Text provided:
One difficulty that has thwarted the construction of perovskite/silicon combo cells has been the lack of a suitable material able to serve as an electrode. Both top and bottom electrodes for the perovskite cell must be transparent so photons reach the silicon cell beneath it. Complicating the search for a suitable electrode material is perovskites’ fragility. Heat can damage them and they readily dissolve in water.
Several research groups have recently made progress on these issues. For example, researchers at Stanford University came up with a way of applying transparent electrodes onto the perovskite cell by pressing a sheet of plastic containing silver nanowires against the top of the cell. The wires transfer from plastic sheet to the perovskite cell the way a temporary tattoo transfers to human skin.
Moreover, the Stanford team used a low-quality silicon cell for their bottom layer. The perovskite/silicon combination was 17% efficient, about 50% better than the silicon cell working alone. The researchers, led by Stanford professor of materials science and engineering Mike McGehee, now think that the technique could make practical the use of low-quality (less pure and less expensive) silicon that previously wasn’t good enough for solar cells.
When perovskite and silicon solar cells are combined, it is important that both kinds of cells produce nearly the same current. Otherwise, the two-cell combination could be less efficient than the cells working alone. Researchers at Stanford devised this example perovskite/silicon module to demonstrate how current-matching at the module level might happen with a mechanically-stacked tandem. In this example, the filtered silicon produces half the photocurrent density of the perovskite, so the silicon cells are twice as large to match the current of the perovskite cells. This example module assumes cells are strung together in series so the total voltage of the module would be the sum of the individual cell voltages.

Input data:
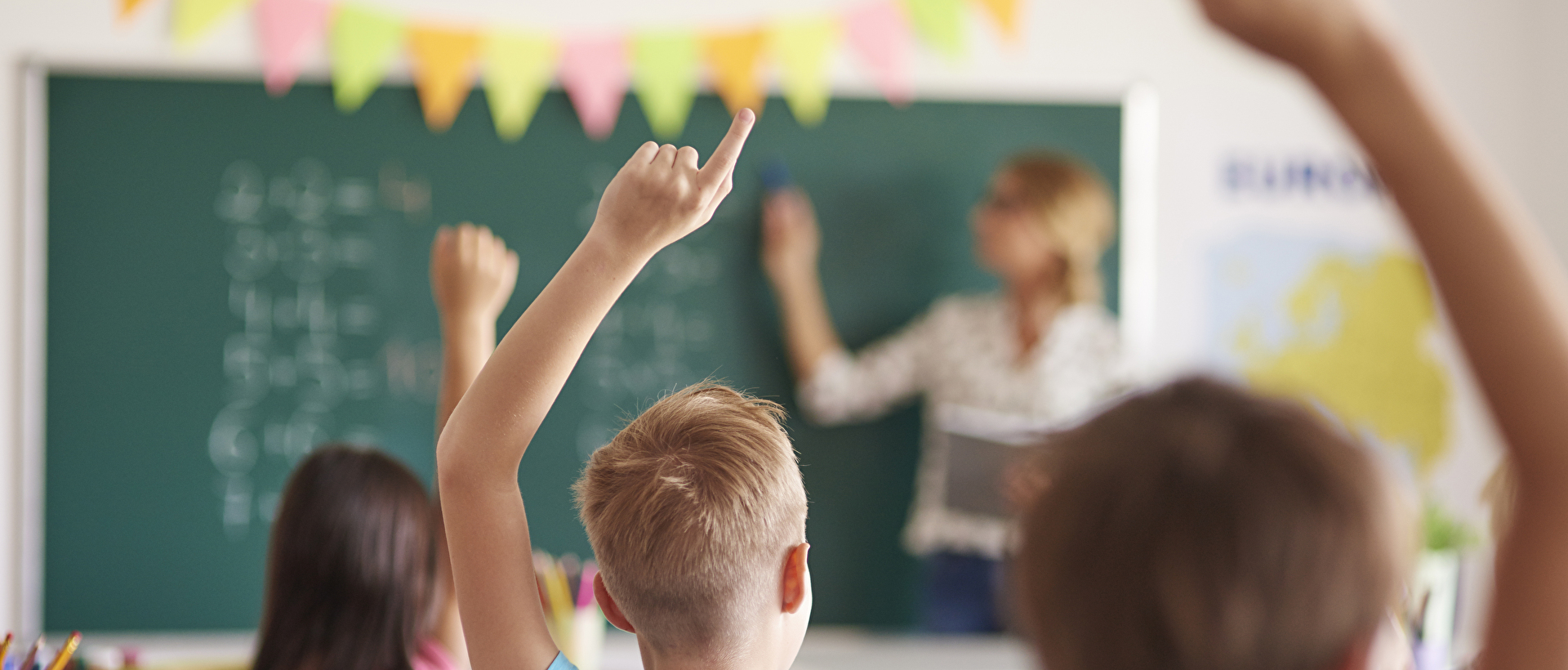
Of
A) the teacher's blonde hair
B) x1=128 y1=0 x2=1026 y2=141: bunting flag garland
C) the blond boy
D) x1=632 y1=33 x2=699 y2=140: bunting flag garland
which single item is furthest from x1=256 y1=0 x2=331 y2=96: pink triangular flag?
the blond boy

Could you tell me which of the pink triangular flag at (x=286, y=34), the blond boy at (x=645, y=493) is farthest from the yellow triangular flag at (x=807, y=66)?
the blond boy at (x=645, y=493)

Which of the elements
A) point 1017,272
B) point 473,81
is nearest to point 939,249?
point 1017,272

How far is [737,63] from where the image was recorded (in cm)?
244

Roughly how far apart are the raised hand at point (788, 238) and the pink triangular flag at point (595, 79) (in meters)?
0.42

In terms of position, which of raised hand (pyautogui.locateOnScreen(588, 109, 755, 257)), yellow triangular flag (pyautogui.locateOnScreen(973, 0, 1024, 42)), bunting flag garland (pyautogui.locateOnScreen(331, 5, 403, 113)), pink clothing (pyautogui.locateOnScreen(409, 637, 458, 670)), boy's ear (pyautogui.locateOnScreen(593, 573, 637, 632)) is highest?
yellow triangular flag (pyautogui.locateOnScreen(973, 0, 1024, 42))

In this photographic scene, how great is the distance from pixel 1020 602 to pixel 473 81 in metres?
2.17

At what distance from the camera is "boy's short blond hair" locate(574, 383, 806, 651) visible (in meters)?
0.76

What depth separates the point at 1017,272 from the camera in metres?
2.47

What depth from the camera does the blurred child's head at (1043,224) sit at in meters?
2.44

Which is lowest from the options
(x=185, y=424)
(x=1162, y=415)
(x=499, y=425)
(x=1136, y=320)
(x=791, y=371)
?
(x=185, y=424)

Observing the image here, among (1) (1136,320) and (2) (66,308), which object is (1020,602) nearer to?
(1) (1136,320)

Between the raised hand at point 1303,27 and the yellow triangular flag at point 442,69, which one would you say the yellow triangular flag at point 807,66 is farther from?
the raised hand at point 1303,27

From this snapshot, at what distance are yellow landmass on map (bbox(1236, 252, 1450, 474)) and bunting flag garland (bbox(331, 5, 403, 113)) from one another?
217 centimetres

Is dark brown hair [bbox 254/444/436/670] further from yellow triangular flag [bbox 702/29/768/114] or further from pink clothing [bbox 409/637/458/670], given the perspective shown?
yellow triangular flag [bbox 702/29/768/114]
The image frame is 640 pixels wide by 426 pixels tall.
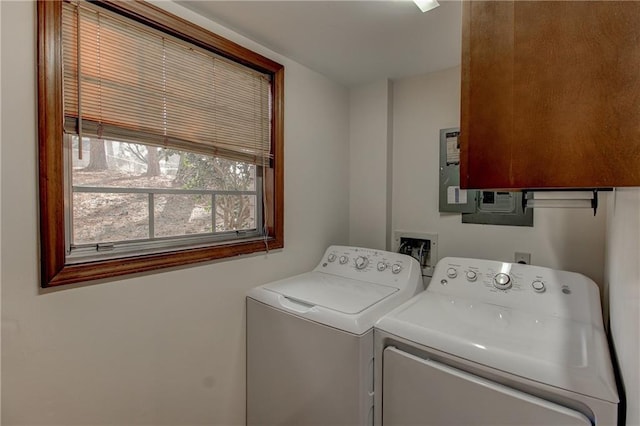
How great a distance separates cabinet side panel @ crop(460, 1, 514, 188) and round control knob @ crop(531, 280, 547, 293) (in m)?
1.06

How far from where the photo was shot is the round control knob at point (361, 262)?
1.83 meters

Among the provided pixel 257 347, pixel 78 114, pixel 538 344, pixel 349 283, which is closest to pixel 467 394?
pixel 538 344

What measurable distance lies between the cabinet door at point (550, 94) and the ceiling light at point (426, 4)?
820 mm

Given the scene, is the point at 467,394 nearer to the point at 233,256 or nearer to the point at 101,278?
the point at 233,256

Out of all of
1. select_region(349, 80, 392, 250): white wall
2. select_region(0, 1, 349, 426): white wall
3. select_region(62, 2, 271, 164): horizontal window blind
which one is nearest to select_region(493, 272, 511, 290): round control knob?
select_region(349, 80, 392, 250): white wall

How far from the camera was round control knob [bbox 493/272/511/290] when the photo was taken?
140 cm

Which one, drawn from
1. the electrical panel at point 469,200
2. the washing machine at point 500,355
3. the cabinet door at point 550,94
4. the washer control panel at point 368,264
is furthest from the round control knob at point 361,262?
the cabinet door at point 550,94

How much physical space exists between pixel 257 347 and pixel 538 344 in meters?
1.21

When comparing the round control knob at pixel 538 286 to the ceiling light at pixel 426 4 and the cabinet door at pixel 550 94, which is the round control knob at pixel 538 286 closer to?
the cabinet door at pixel 550 94

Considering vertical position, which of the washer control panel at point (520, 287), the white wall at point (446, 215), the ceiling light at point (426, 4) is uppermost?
the ceiling light at point (426, 4)

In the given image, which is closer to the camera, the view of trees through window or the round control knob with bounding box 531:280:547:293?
the view of trees through window

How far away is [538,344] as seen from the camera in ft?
3.33

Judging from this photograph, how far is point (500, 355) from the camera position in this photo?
968mm

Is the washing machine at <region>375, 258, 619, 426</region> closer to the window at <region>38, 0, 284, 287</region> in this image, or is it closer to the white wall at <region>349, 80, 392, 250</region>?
the white wall at <region>349, 80, 392, 250</region>
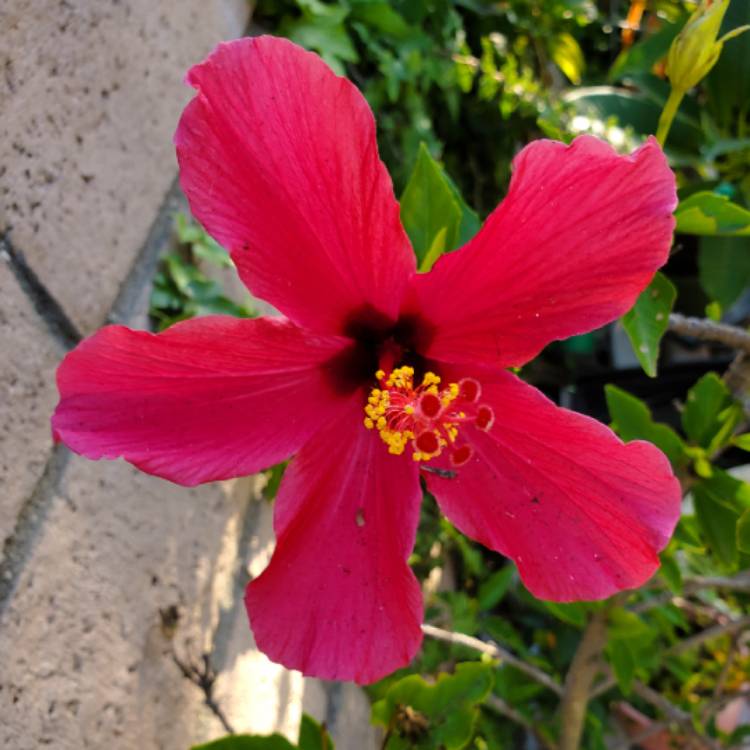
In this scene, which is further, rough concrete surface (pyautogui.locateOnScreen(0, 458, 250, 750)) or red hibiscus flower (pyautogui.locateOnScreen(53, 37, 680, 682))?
rough concrete surface (pyautogui.locateOnScreen(0, 458, 250, 750))

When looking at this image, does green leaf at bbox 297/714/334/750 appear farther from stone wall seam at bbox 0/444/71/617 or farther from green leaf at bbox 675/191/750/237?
green leaf at bbox 675/191/750/237

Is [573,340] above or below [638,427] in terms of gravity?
below

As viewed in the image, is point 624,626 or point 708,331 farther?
point 624,626

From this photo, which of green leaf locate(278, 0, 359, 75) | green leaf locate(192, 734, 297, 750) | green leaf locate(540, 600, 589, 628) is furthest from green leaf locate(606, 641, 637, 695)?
green leaf locate(278, 0, 359, 75)

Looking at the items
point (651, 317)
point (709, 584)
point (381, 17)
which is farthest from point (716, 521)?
point (381, 17)

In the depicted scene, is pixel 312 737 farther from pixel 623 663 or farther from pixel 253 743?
pixel 623 663

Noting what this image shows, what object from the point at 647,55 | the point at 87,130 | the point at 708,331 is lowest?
the point at 647,55

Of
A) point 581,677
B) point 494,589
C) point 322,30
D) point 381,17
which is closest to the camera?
point 581,677

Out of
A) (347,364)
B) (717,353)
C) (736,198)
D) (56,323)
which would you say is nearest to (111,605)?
(56,323)

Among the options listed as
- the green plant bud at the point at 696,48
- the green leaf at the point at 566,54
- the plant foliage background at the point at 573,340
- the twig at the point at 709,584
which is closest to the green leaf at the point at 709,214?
the plant foliage background at the point at 573,340
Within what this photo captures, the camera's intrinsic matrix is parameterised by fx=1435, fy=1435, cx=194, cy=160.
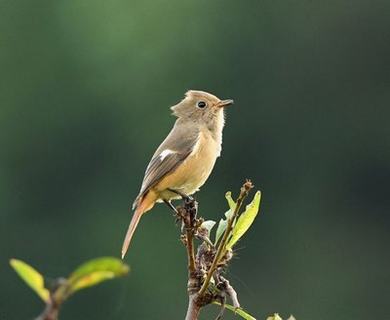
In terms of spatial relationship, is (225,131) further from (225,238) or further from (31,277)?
(31,277)

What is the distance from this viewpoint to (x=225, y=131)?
2670 cm

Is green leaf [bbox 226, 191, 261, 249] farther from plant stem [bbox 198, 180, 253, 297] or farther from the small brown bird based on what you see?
the small brown bird

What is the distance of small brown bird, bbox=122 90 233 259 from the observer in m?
5.10

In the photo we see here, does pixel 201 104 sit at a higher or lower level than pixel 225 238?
lower

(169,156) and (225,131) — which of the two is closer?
(169,156)

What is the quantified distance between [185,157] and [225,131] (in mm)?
21382

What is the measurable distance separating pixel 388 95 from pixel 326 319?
27.8ft

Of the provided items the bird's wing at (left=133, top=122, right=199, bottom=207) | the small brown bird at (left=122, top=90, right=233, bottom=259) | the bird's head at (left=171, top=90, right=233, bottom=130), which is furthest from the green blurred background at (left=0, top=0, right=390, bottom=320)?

Your instructions:
Could you extract the passage from "Several research groups" to "to human skin." in the text on perovskite/silicon solar cells, copied word for word?

Response area:
Several research groups have recently made progress on these issues. For example, researchers at Stanford University came up with a way of applying transparent electrodes onto the perovskite cell by pressing a sheet of plastic containing silver nanowires against the top of the cell. The wires transfer from plastic sheet to the perovskite cell the way a temporary tattoo transfers to human skin.